Скажут, он убился с коня. Знаешь ты Поганую Лужу?
– Знаю,
государь.
– Там
чтоб нашли его! – Царь указал на дверь.
Малюта
вышел и в сенях вздохнул свободнее.
Царь
долго оставался неподвижен. Потом он медленно подошел к образам и упал перед
ними на колени.
Изо всех
слуг Малютиных самый удалый и расторопный был стремянный его Матвей Хомяк. Он
никогда не уклонялся от опасности, любил буйство и наездничество и уступал в
зверстве лишь своему господину. Нужно ли было поджечь деревню или подкинуть
грамоту, по которой после казнили боярина, требовалось ли увезти жену
чью-нибудь, всегда посылали Хомяка. И Хомяк поджигал деревни, подкидывал
грамоты и вместо одной жены привозил их несколько.
К Хомяку
обратился и теперь Григорий Лукьянович. Что они толковали вместе, того никто не
услышал. Но в это самое утро, когда гончие царевича дружно заливались в
окрестностях Москвы, а внимание охотников, стоявших на лазах, было поглощено
ожиданием, и каждый напрягал свое зрение, и ни один не заботился о том, что
делали его товарищи, – в это время по глухому проселку скакали, удаляясь
от места охоты, Хомяк и Малюта, а промеж них со связанными руками, прикрученный
к седлу, скакал кто-то третий, которого лицо скрывал черный башлык, надвинутый
до самого подбородка. На одном из поворотов проселка примкнули к ним двадцать
вооруженных опричников, и все вместе продолжали скакать, не говоря ни слова.
Охота
меж тем шла своим чередом, и никто не заметил отсутствия царевича, исключая
двух стремянных, которые теперь издыхали в овраге, пронзенные ножами.
Верст
тридцать от Слободы, среди дремучего леса, было топкое, непроходимое болото, которое
народ прозвал Поганою Лужей. Много чудесного рассказывали про это место.

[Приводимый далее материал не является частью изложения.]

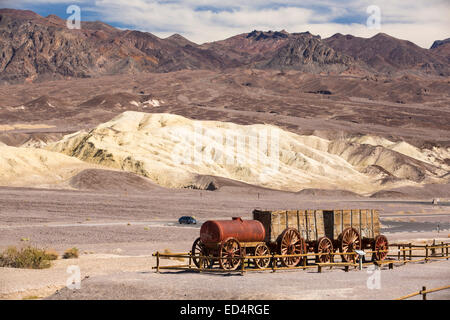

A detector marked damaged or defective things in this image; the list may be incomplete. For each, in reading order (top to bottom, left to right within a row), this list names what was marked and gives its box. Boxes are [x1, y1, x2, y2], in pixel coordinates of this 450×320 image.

rusty water tank [200, 219, 264, 244]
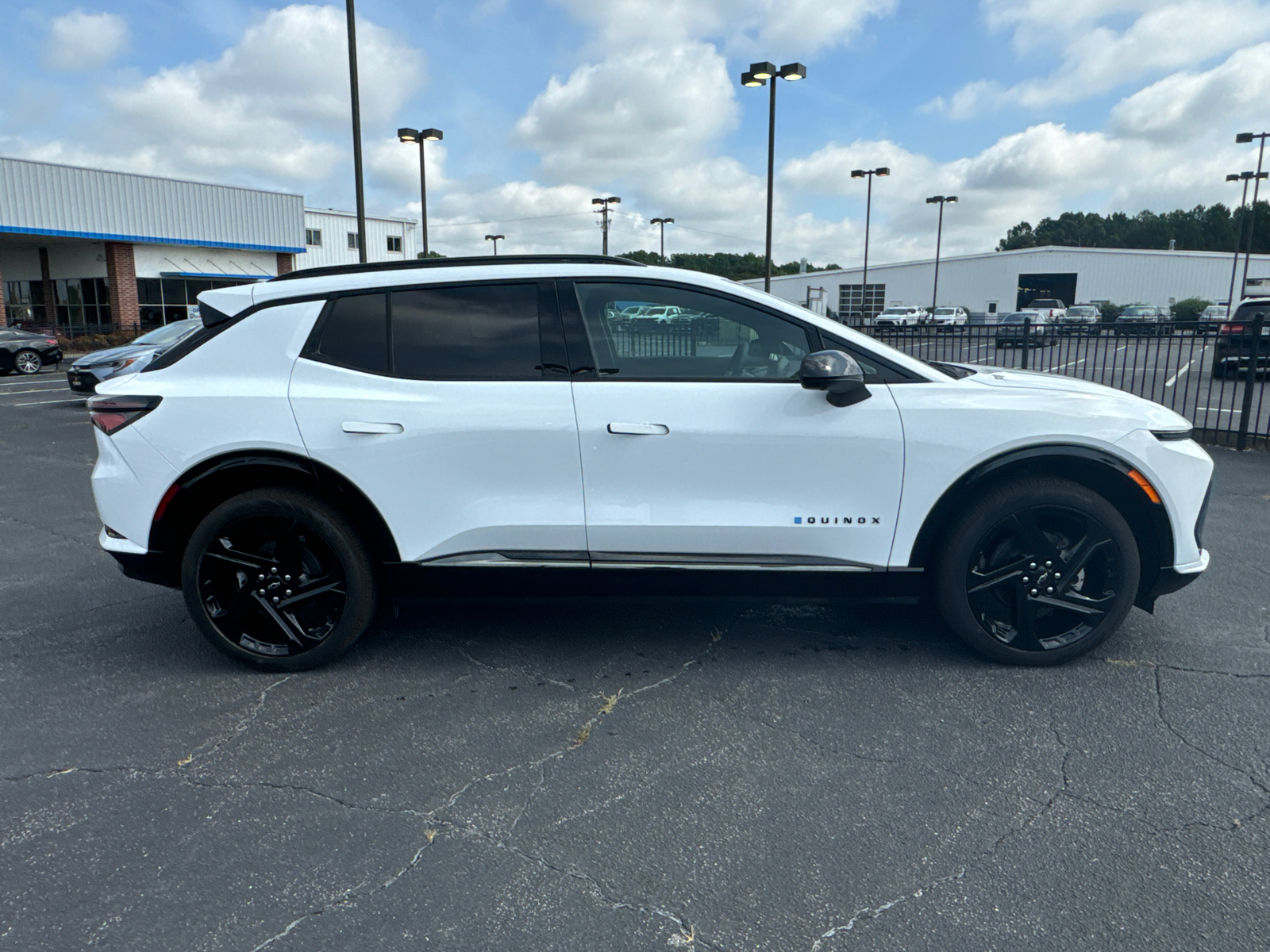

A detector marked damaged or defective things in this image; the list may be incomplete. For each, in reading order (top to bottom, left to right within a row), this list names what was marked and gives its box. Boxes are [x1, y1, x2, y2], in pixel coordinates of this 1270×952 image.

cracked pavement [2, 398, 1270, 949]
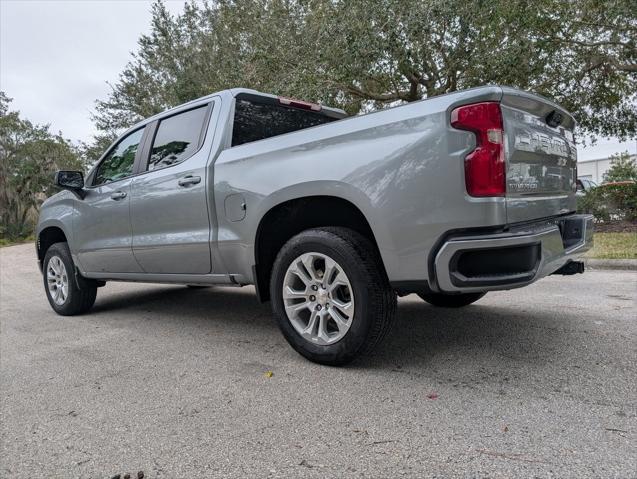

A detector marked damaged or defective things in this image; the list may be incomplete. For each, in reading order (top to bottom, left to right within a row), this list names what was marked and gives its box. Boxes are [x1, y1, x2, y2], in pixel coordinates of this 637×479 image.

cracked asphalt [0, 246, 632, 478]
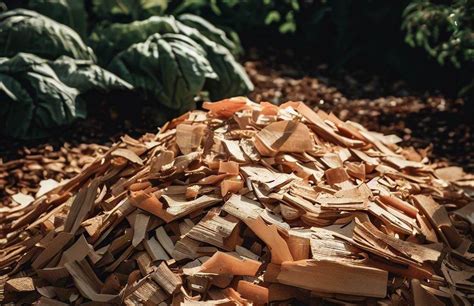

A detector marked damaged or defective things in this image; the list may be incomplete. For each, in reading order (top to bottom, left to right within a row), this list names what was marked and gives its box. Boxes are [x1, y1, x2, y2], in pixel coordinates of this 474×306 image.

splintered wood piece [276, 260, 386, 298]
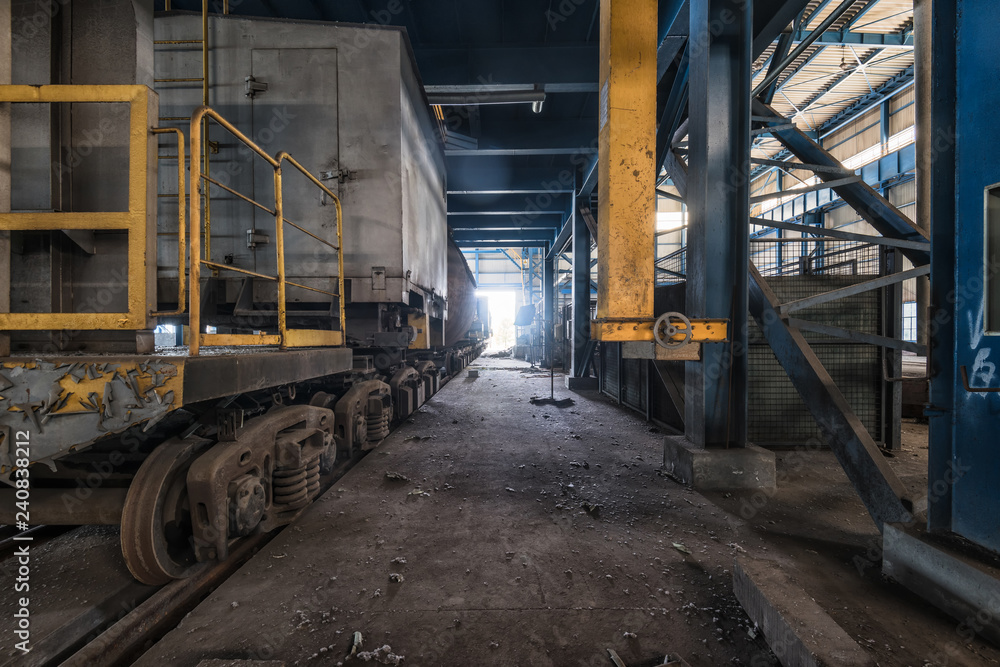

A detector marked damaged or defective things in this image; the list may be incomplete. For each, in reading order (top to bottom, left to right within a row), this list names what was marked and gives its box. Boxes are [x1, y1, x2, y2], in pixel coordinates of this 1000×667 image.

rusty steel column [592, 0, 656, 342]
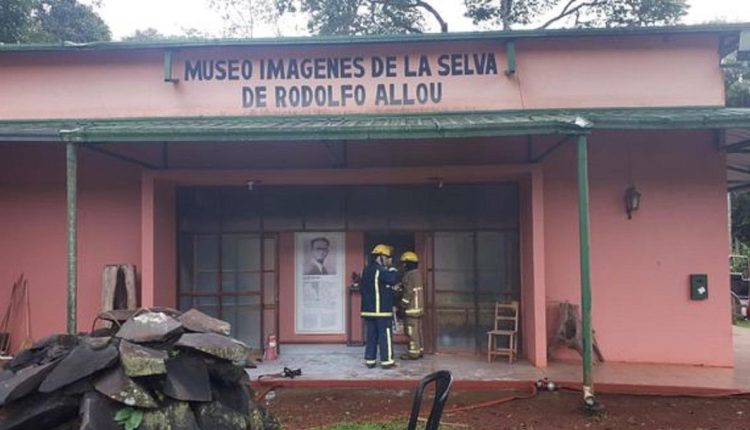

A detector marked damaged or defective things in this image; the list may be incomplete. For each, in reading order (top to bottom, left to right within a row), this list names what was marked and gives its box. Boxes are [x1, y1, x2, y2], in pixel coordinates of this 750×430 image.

burnt debris pile [0, 310, 280, 430]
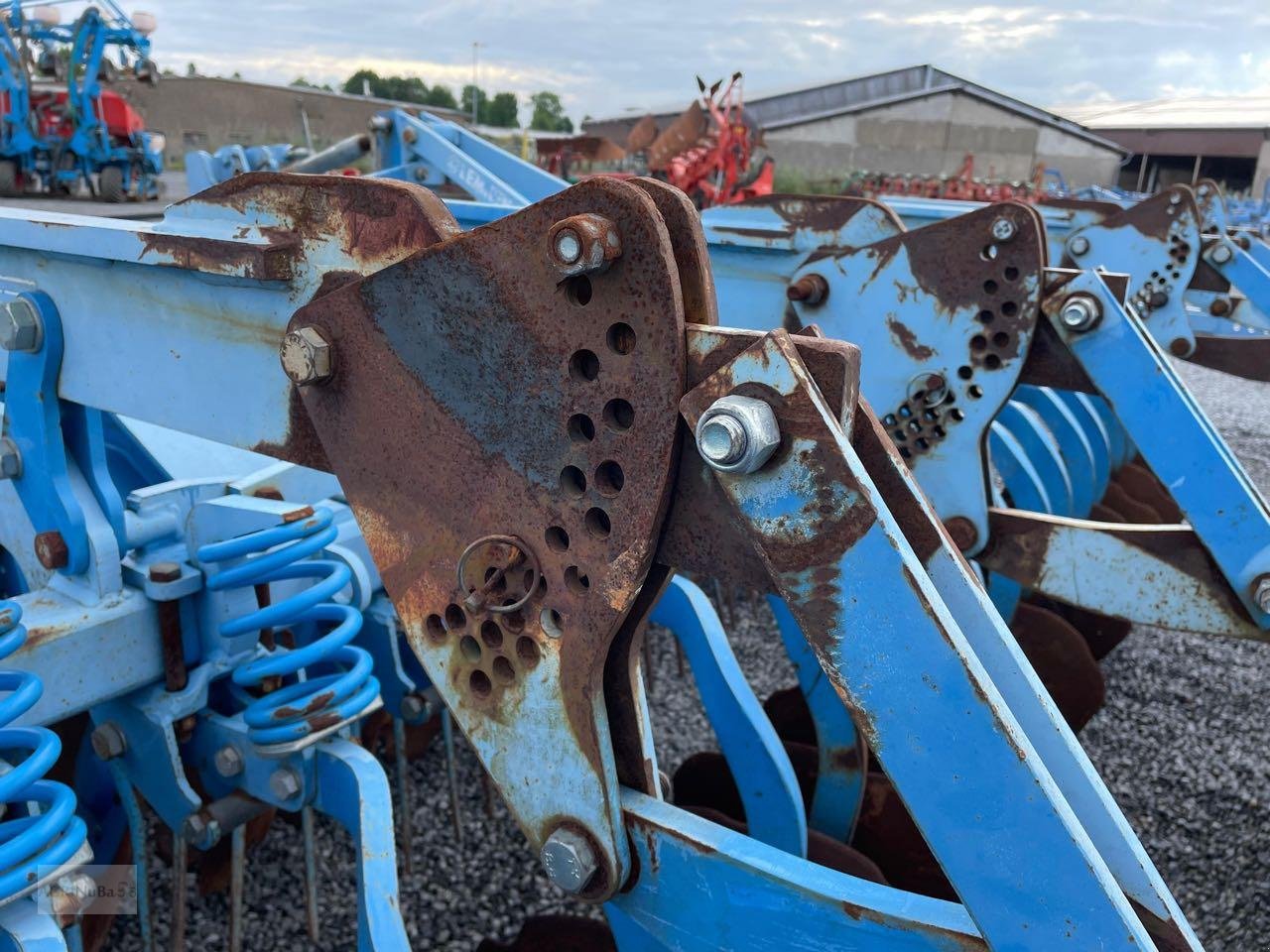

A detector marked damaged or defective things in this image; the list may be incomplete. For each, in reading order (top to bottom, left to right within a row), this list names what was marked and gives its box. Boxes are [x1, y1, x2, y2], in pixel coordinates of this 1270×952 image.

Дровосеки боялись в сумерки подходить к нему близко. Уверяли, что в летние ночи
над водою прыгали и резвились огоньки, души людей, убитых разбойниками и
брошенных ими в Поганую Лужу.
Даже
среди белого дня болото имело вид мрачной таинственности. Большие деревья, лишенные
снизу ветвей, поднимались из воды, мутной и черной. Отражаясь в ней, как в
туманном зеркале, они принимали чудный вид уродливых людей и небывалых
животных. Не слышно было вблизи болота человеческого голоса. Стаи диких уток
прилетали иногда плескаться на его поверхности. В камыше раздавался жалобный
крик водяной курочки. Черный ворон пролетал над вершинами дерев, и зловещее
карканье его повторялось отголосками. Иногда слышны были далеко-далеко стук
топора, треск надрубленного дерева и глухое падение.
Но,
когда солнце опускалось за вершины, когда над болотом поднимался прозрачный
пар, стук топора умолкал, и прежние звуки заменялись новыми. Начиналось
однообразное кваканье лягушек, сперва тихое и отрывистое, потом громкое, слитым
хором.
Чем
более сгущалась темнота, тем громче кричали гады. Голоса их составляли как бы
один беспрерывный и продолжительный гул, так что ухо к нему привыкало и
различало сквозь него и дальний вой волков, и вопли филина. Мрак становился гуще;
предметы теряли свой прежний вид и облекались в новую наружность. Вода,
древесные ветви и туманные полосы сливались в одно целое. Образы и звуки
смешивались вместе и ускользали от человеческого понятия. Поганая Лужа
сделалась достоянием силы нечистой.
К сему–
то проклятому месту, но не в темную ночь, я в утро солнечное, Малюта и опричники
его направляли бег свой.
В то
самое время, как они торопились и погоняли коней, другие молодцы, недоброго
вида, собирались в дремучем лесу недалеко от Поганой Лужи.